AMD SSE2 scalar performance

[Tony Hill]

Hi all

I came across a rather interesting set of numbers a little while back
and was wondering if anyone had any thoughts on the matter. To start
with, here are the benchmarks (part of a Prescott review):

http://techreport.com/reviews/2004q1/p4-prescott/index.x?pg=14

In particular have a look at the BLAS DGEMM numbers for
double-precision floating point. The P4 scores are mostly what you
might expect: compiled C x87 code is fairly slow, assembly code for
x87 is about a fair bit faster and SSE2 vectorized code is a lot
faster again.

Starting to look at the Athlon64's performance things are mostly
fairly normal as well. SSE2 vector performance is lower than the
P4's, but given that the Athlon64 and the P4 have the exact same
maximum theoretical performance per clock and the P4 runs at much
higher clock speeds this is to be expected. The Athlon64 shows rather
impressive compiled C code (significantly faster than the P4 here),
but again this isn't too surprising, especially given that the tests
are compiled with Microsoft's Visual.Net compiler rather than Intel's
C compiler.

Where things really get a bit odd though is with the SSE2 scalar code.
The simple expectation would be that SSE2 scalar code should perform
at roughly half the speed of SSE2 vector code, give or take a bit for
memory subsystem issues. However, the numbers are REAL different
here. On the P4 system SSE2 scalar code performs at only about 1/3 of
the SSE2 vector code and it's even slower than x87 C code.

══════════════════════════════

TASK DIRECTIONS:
Carry on writing the forum post about AMD SSE2 scalar performance, starting right after its last sentence.

DATASET ROWS:
══════════════════════════════

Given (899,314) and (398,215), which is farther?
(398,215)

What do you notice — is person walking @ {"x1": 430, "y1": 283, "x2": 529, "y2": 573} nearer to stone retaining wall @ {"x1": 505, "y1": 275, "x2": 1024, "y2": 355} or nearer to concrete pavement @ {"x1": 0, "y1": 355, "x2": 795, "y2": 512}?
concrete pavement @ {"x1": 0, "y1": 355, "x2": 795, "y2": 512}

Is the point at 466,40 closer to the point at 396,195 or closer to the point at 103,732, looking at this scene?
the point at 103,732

══════════════════════════════

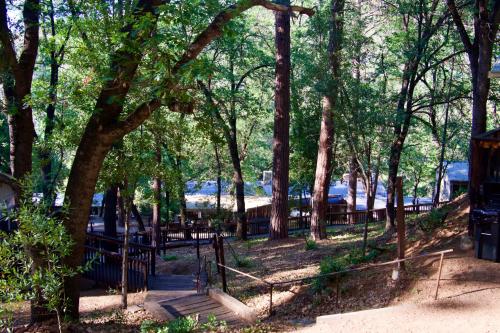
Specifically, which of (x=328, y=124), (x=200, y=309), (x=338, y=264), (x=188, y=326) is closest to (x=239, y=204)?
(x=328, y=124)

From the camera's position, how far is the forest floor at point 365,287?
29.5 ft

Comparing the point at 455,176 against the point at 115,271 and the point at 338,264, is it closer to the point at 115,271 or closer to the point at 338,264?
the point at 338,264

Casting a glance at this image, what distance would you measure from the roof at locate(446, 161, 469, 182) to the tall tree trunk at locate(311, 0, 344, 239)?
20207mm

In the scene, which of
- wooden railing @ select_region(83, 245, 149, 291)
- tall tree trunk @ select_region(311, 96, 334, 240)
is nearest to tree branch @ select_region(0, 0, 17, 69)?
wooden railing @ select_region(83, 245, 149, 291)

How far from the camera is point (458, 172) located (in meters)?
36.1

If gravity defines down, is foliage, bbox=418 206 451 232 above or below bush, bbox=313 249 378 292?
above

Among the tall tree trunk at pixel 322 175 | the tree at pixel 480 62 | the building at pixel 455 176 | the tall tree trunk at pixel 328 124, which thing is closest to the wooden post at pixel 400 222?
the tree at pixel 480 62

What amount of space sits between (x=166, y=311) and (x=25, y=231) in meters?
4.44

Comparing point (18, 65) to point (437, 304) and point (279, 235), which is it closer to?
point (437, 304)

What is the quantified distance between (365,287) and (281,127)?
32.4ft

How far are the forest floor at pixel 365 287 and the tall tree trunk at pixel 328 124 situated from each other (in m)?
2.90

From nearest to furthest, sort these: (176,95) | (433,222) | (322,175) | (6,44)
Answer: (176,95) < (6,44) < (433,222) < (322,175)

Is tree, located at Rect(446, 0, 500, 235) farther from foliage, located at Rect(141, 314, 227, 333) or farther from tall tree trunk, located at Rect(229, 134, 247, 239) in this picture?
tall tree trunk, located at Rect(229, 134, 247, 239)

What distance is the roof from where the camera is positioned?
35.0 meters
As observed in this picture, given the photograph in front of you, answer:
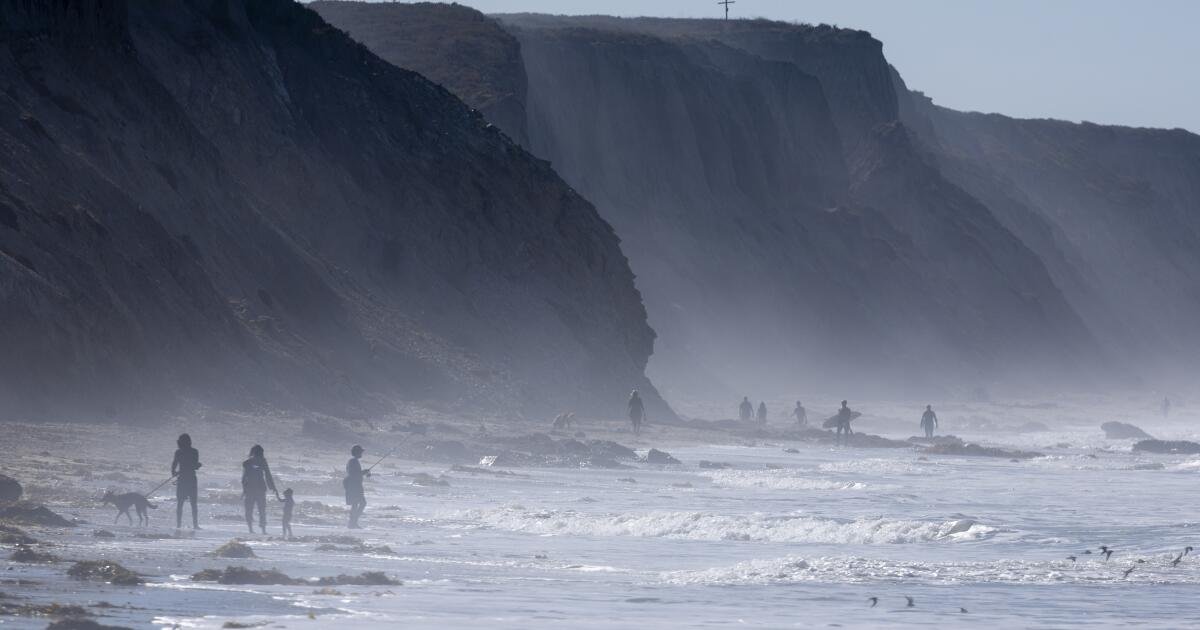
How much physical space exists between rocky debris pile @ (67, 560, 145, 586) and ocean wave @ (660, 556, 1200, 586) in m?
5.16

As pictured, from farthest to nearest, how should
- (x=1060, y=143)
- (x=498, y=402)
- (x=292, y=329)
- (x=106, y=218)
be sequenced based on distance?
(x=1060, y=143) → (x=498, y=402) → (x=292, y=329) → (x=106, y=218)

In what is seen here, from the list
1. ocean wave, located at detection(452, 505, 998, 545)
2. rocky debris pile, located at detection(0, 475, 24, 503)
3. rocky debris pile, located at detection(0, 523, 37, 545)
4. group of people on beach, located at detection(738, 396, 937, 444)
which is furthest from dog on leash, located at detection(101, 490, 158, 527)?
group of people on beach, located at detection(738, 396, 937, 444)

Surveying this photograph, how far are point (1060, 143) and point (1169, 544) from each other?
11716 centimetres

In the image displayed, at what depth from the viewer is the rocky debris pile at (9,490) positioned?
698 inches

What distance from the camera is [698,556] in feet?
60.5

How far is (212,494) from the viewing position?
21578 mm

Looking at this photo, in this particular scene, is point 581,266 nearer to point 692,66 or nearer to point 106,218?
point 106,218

══════════════════════════════

FINAL RESULT:
On the Athlon64 it's a TOTALLY different story. Here SSE2 scalar code
performs exactly on-par with the SSE2 vector code. x87 assembly code
also offers essentially identical performance. This doesn't seem to
be a case of the thing being bandwidth limited as the Athlon64 3400+
(64-bit memory interface) is within 3% of the performance of the
equal-clock speed Athlon64 FX 51 (128-bit memory interface). It might
be some sort of cache bandwidth limited, though my understanding of
the test is that the working set is 18MB in size, so that should blow
all caches out of the picture (someone feel free to correct me if I'm
wrong on this one).


So, basically the question for you all to ponder is simply what is the
difference between AMD and Intel's SSE2 scalar implementation? This
could have some VERY interesting implications for one important
reason: In AMD64 Long Mode (64-bit code), AMD has specifically stated
that x86, 3DNow! and MMX are deprecated in favor of SSE2 code.
According to AMD's vision of things, ALL FPU code should always be
handled the SSE2 unit. Given that the bulk of x86 floating point code
in existence today is scalar code (for better or for worse) that could
mean that SSE2 scalar performance could have a MAJOR impact on a lot
of applications.

 

[Yousuf Khan]

So, basically the question for you all to ponder is simply what is the
difference between AMD and Intel's SSE2 scalar implementation? This
could have some VERY interesting implications for one important
reason: In AMD64 Long Mode (64-bit code), AMD has specifically stated
that x86, 3DNow! and MMX are deprecated in favor of SSE2 code.
According to AMD's vision of things, ALL FPU code should always be
handled the SSE2 unit. Given that the bulk of x86 floating point code
in existence today is scalar code (for better or for worse) that could
mean that SSE2 scalar performance could have a MAJOR impact on a lot
of applications.

It's likely that in AMD's floating point implementation, all floating point
calcs (regardless whether it is x87, 3DNow, or SSE) go through the same
pipeline. Whereas in the P4, with its funky micro-ops conversion mechanism
each type of instruction goes through a separate pipeline for at least a
part of its journey.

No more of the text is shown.